You have probably seen the pie charts of a typical investment portfolio, whether in our Statements of Advice, a superannuation statement or some other material about diversified investing. They illustrate that your pool of investments (whether in super or elsewhere) is made up of different “Asset Classes” and what percentage that is in each Asset Class determines how volatile the portfolio overall will be over time.

A quick recap on Asset Classes

An asset class is simply the name we give to different groups of investment types. Generally we refer to Shares (or Equities), Property, Bonds and Cash as asset classes, but these can sometimes be grouped or split depending on the detail desired.

For example; Shares are often broken into Australian Shares and International Shares, and the same for Bonds. Similarly; Cash, Bonds and Hybrid Securities are often grouped as Income, and Shares and Property can be called Growth assets.

For the purposes of our advice we usually define asset classes as follows:

  • Cash
  • Australian Fixed Interest (or Income Securities)
  • International Fixed Interest (or Income Securities)
  • Property
  • Australian Shares (or Equities)
  • International Shares (or Equities)
  • Alternatives

The first three are generalised as defensive assets and the second three growth. Alternatives do not fall neatly into defensive or growth categories so they stay alternative.

Asset Allocation

Asset Allocation is the decision of how much of each Asset Class should be invested in a given portfolio. This is an important decision because this affects not only the long term investment return you can expect, but also the volatility of the portfolio over time.

How much does it matter?
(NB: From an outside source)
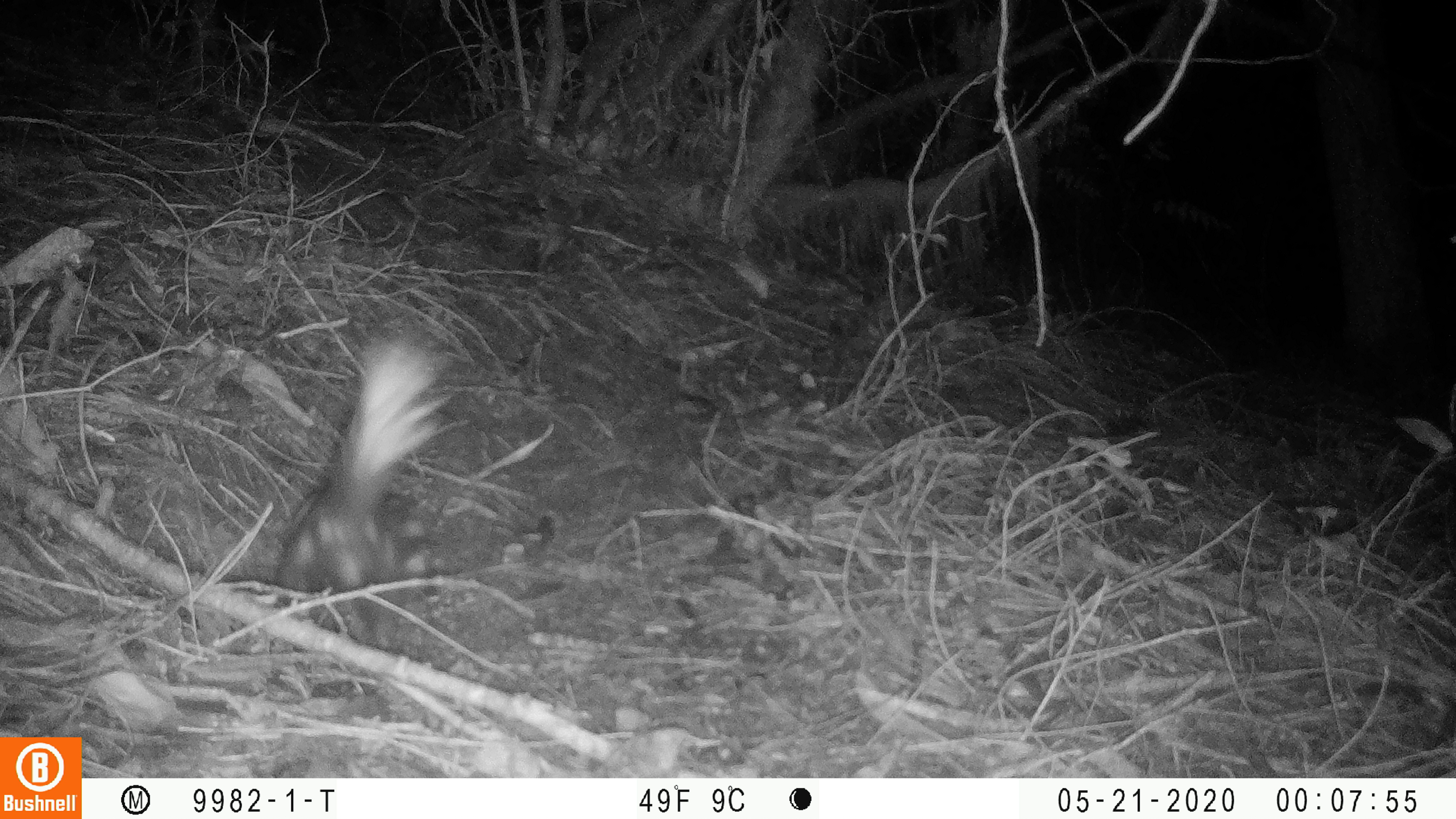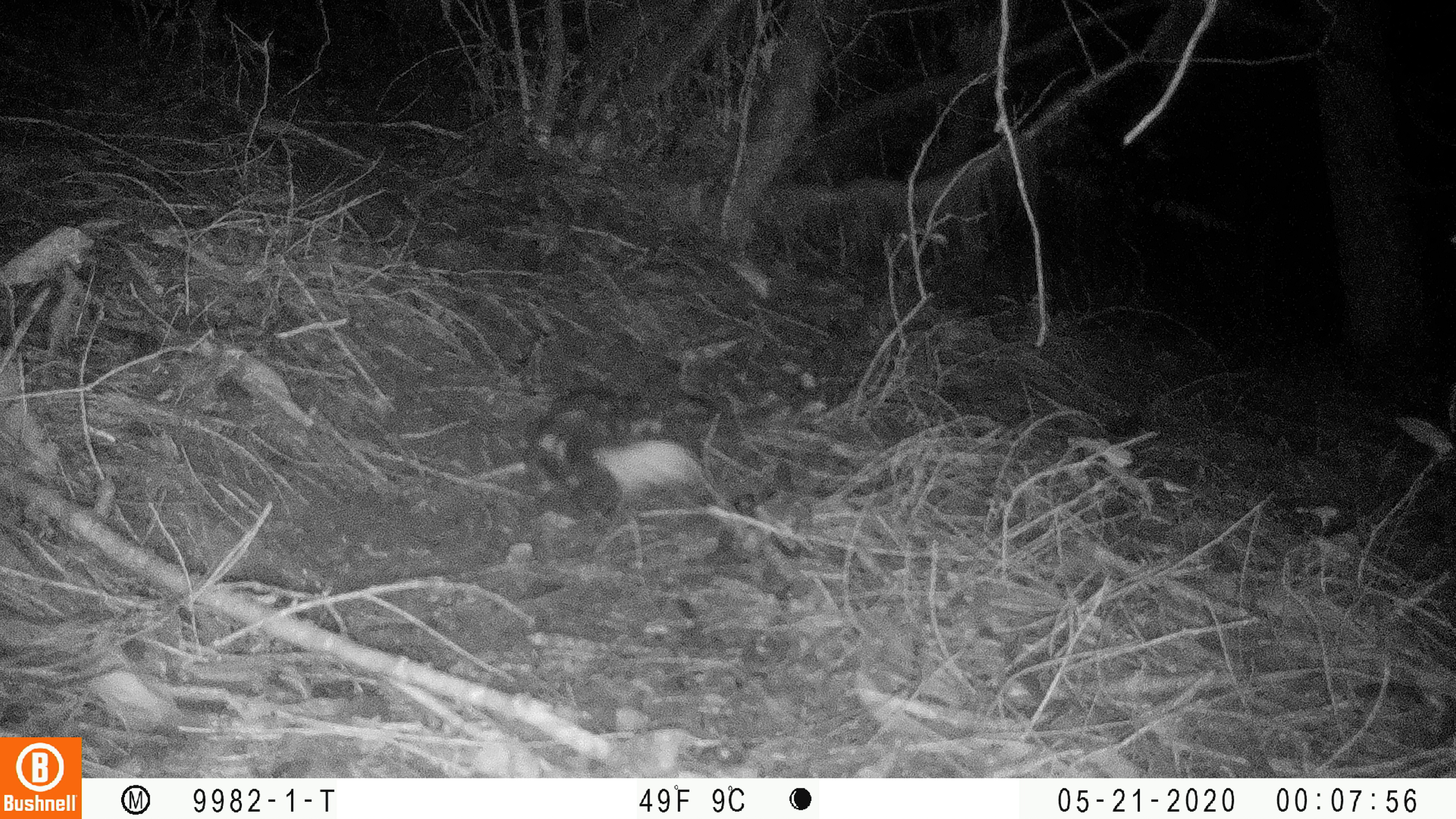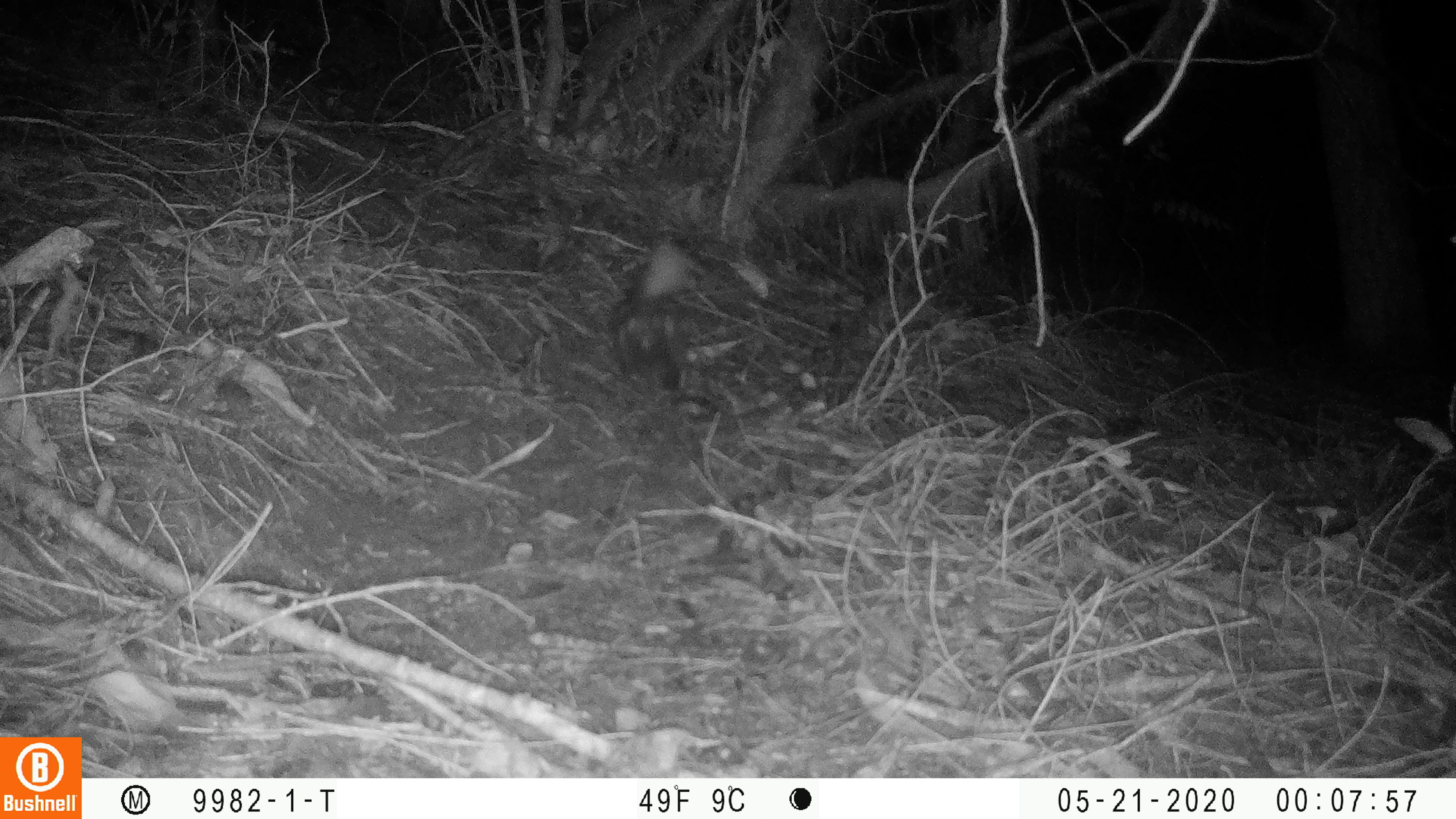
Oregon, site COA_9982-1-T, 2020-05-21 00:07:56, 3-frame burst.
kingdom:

It turns out a lot; research studies have estimated that over 85% of the return you receive is related to the Asset Allocation decision compared to underlying investment choices. What does that mean? It means your decision on whether to hold 20% or 40% of your portfolio in Australian shares is much more influential on whether you got 5% or a 10% return on your super fund than whether your Australian Shares fund manager did or did not beat the rest of the market.
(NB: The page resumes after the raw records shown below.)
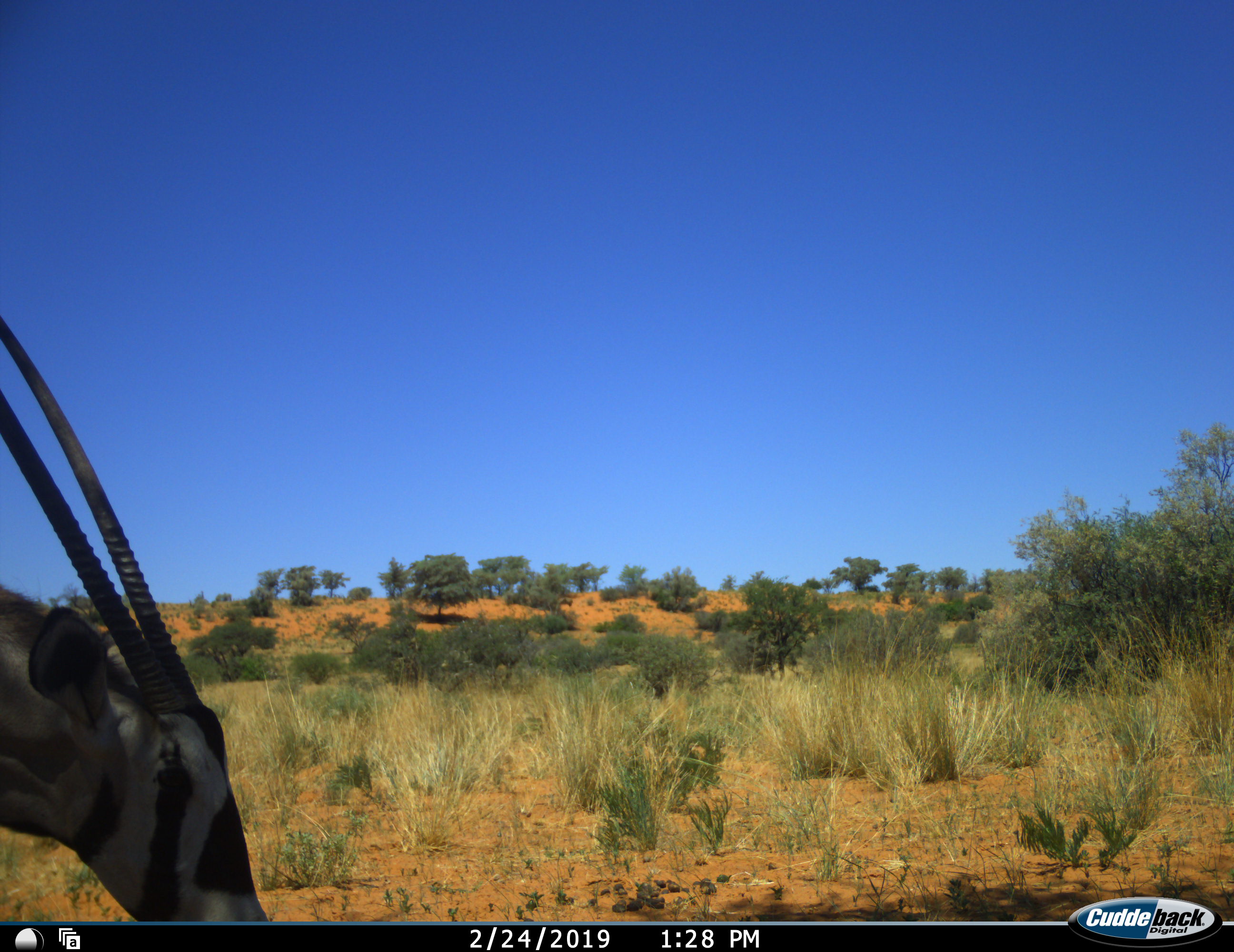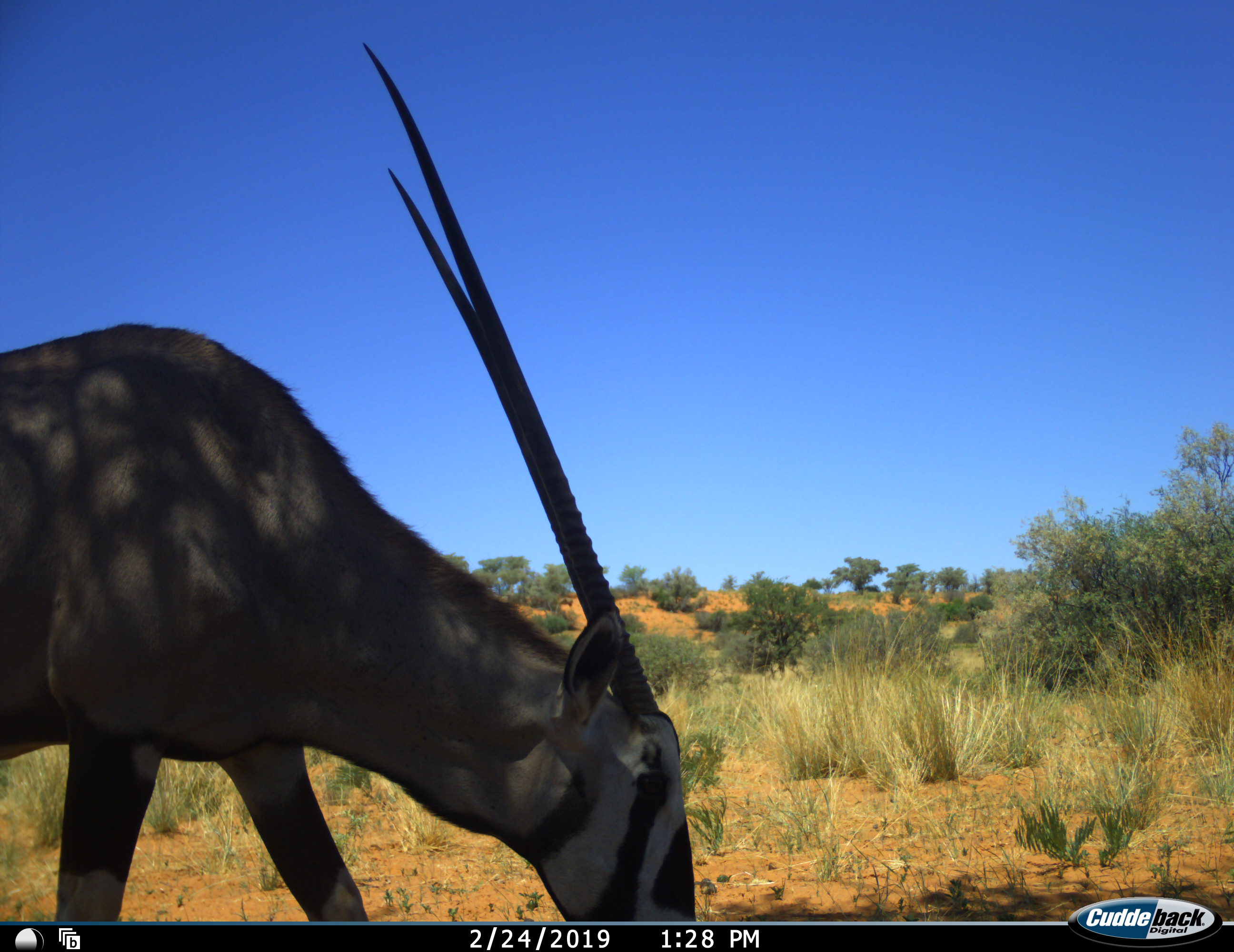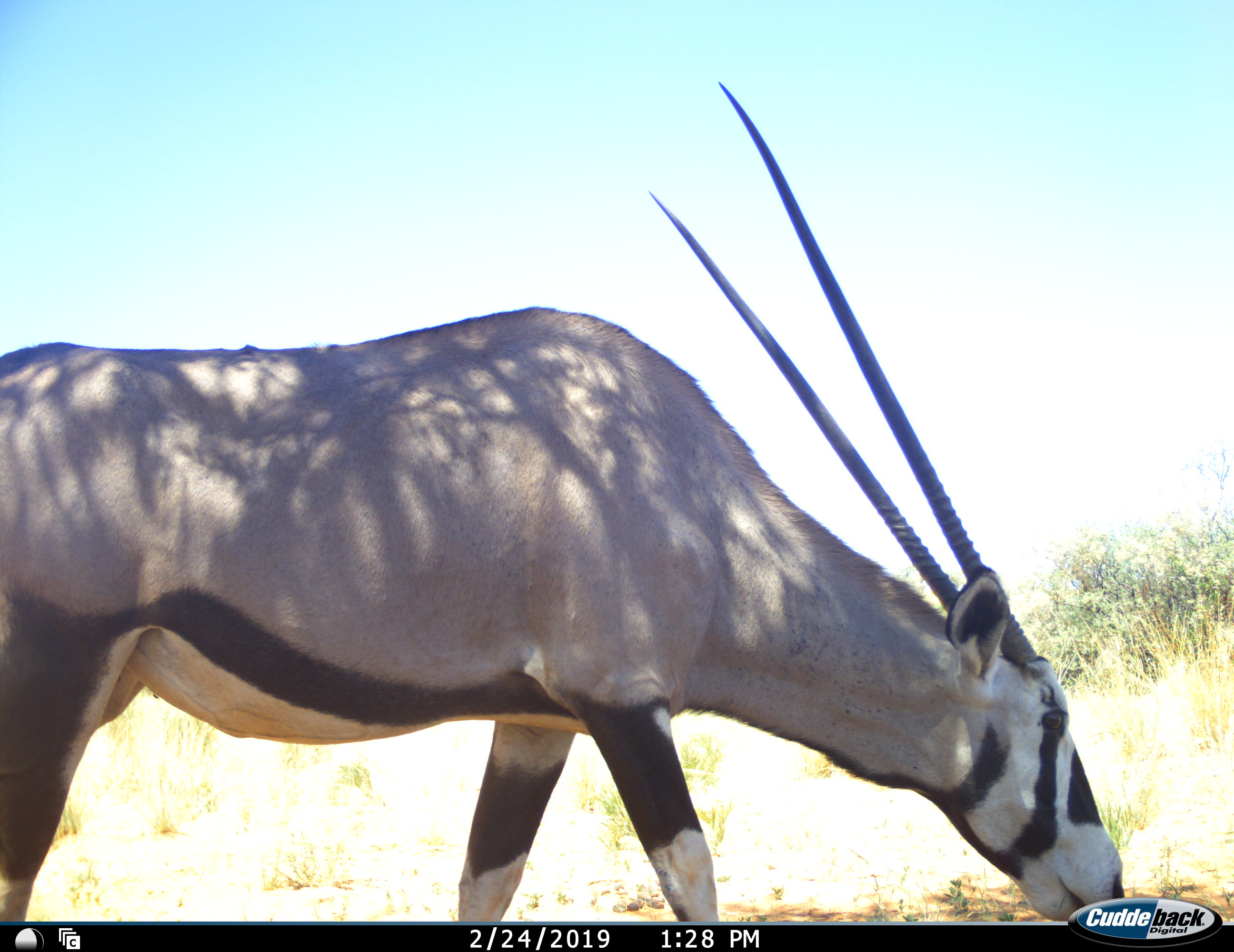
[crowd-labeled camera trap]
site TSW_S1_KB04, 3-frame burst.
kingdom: Animalia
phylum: Chordata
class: Mammalia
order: Artiodactyla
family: Bovidae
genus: Oryx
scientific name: Oryx gazella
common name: gemsbok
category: oryx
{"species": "oryx (gemsbok) (Oryx gazella)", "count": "1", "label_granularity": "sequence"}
Your Risk Profile and how it influences your Asset Allocation choices changes your returns.

Strategic versus Dynamic

Your Risk Profile (and other external factors) help us choose the “right” Asset Allocation for your investments. The mix of how much Growth or Income (or Alternatives, which we will discuss in a future article) and the underlying proportions are chosen based typically on how these assets have behaved historically.
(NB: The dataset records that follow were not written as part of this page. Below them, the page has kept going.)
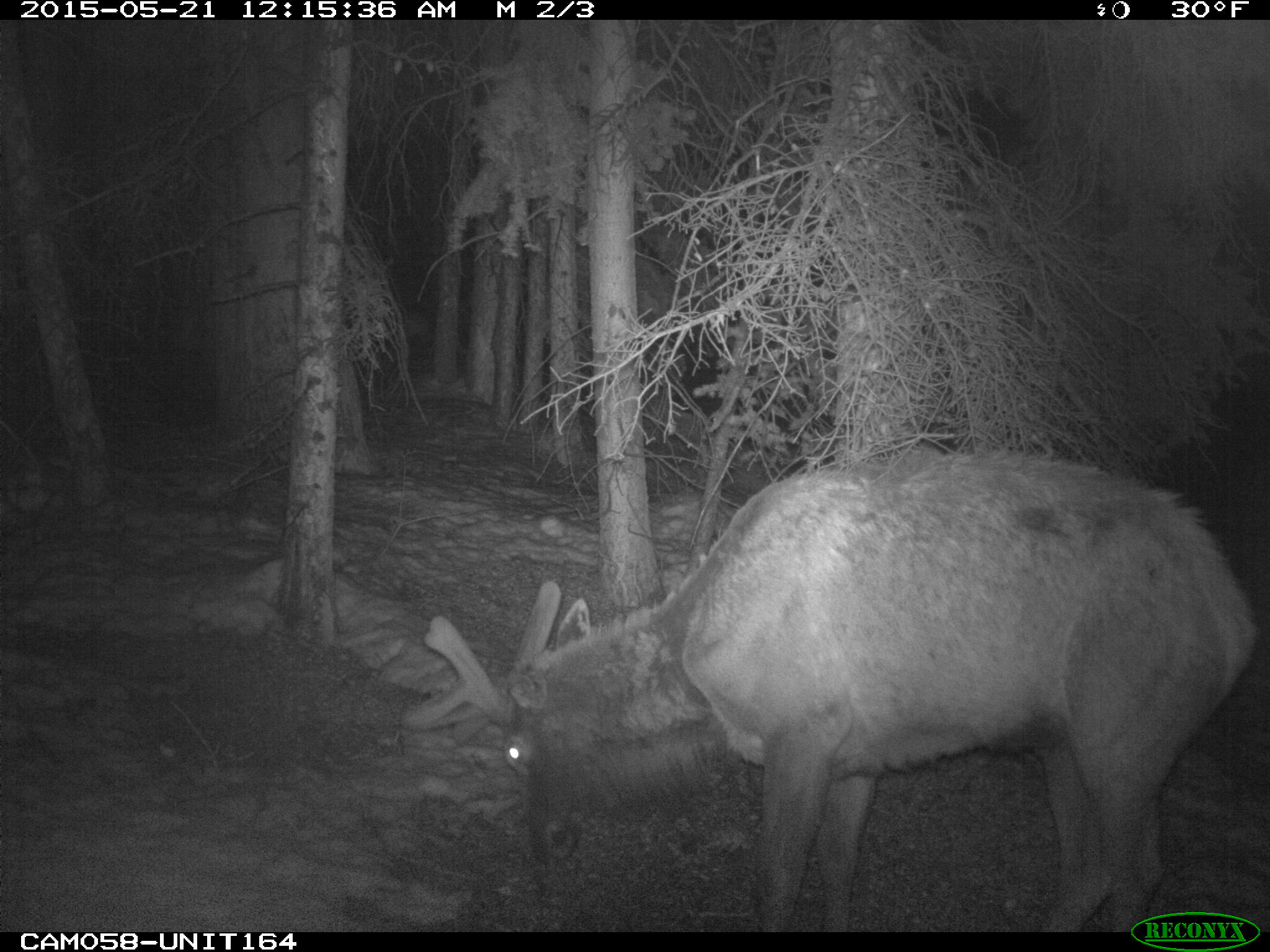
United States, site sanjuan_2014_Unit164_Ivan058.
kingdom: Animalia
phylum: Chordata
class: Mammalia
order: Artiodactyla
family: Cervidae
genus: Cervus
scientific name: Cervus elaphus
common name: red deer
Based on historical averages, a Growth portfolio may look something like this:

A Conservative profile may look like this:

These give us a neutral starting point, or a “Strategic” Asset Allocation. History suggests that a Conservative investor will want less Shares and more Income Securities than a Growth investor. However, “Dynamic” Asset Allocation recognises that historical averages aren’t great guides to the future, even the long term future averaged over 10 years or more.

By attempting to calculate future asset class behaviour, we can tilt or move our Neutral Asset Allocation over time to get a better outcome, whilst also staying “Conservative” or “Aggressive” investors. This pro-active Dynamic Asset Allocation has been shown to be highly effective when considering over or under valued markets, based on expected future returns, not historical averages.

This strategy aims to avoid bubbles and other market extremes and protects capital ahead of ‘chasing returns’, without reducing returns or increasing volatility.

The chart below shows what an actual portfolio looks like over time under Dynamic Asset Allocation. You can see the strong changes happening only gradually to take advantage of, or avoid, market extremes.

This contrasts with the more traditional Strategic Asset Allocation that rides out the extreme market movements without trying to adapt.

Source: Implemented Portfolios, Lipper

Source: Implemented Portfolios, Lipper

The regular rebalancing after small market movements accounts for the relatively steady percentages.

Does it matter?

Yes, over time Dynamic Asset Allocation has shown to improve long term returns whilst reducing the severity of losses (smoothing volatility).